(Dataset entries)
-- Opening Marker --
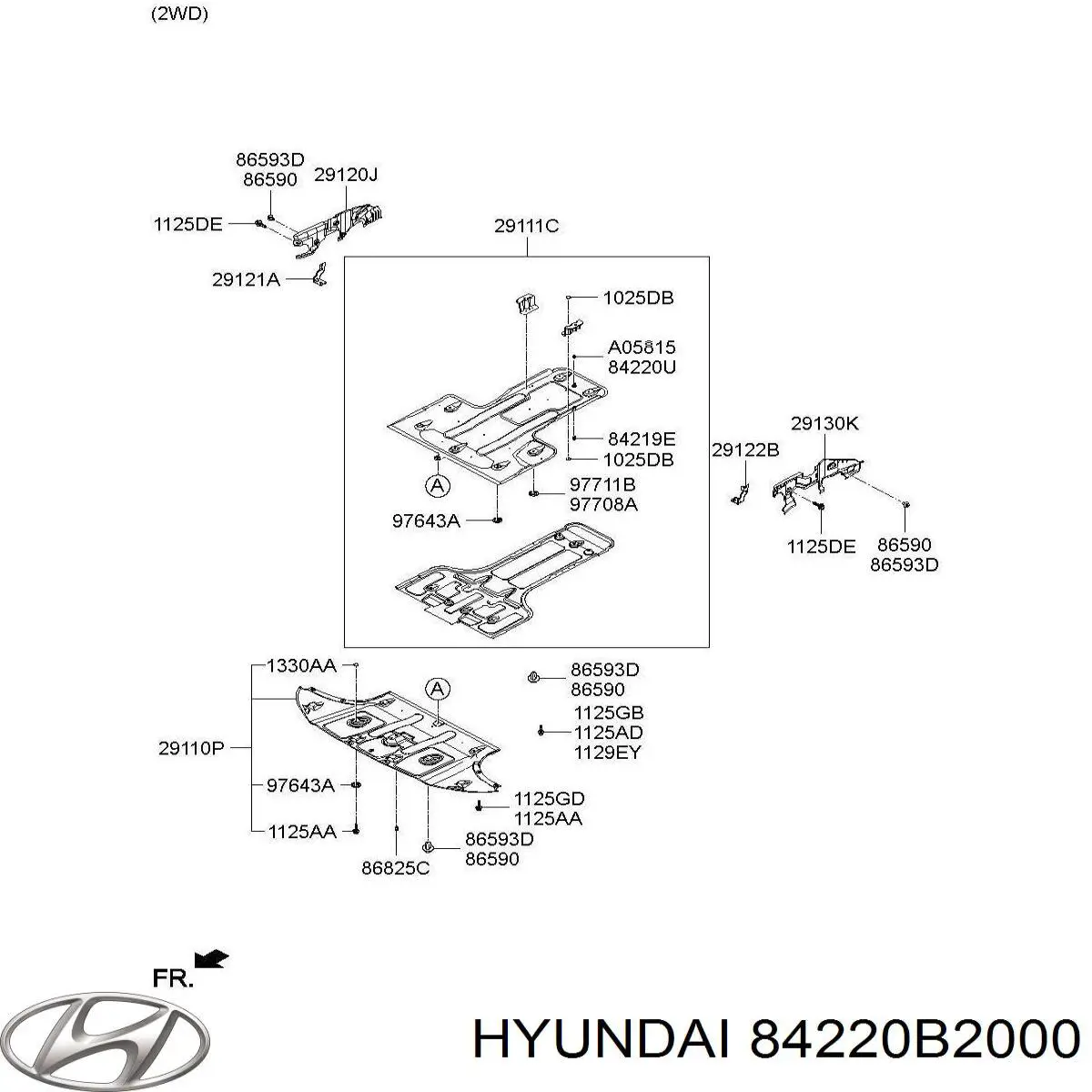 (2WD)

86593D
86590
29120J
1125DE
29121A

29111C
1025DB
A05815
84220U
84219E
1025DB
A
97711B
97708A
97643A

29122B
29130K
1125DE
86590
86593D

1330AA
A
86593D
86590
1125GB
1125AD
1129EY
29110P
97643A
1125GD
1125AA
1125AA
86593D
86590
86825C

FR.

HYUNDAI 84220B2000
-- Closing Marker --
▸ **Exercise aim**
Repeat the records word for word and drop any pictures.

▸ **Problem solution**
 (2WD)

86593D
86590
29120J
1125DE
29121A

29111C
1025DB
A05815
84220U
84219E
1025DB
A
97711B
97708A
97643A

29122B
29130K
1125DE
86590
86593D

1330AA
A
86593D
86590
1125GB
1125AD
1129EY
29110P
97643A
1125GD
1125AA
1125AA
86593D
86590
86825C

FR.

HYUNDAI 84220B2000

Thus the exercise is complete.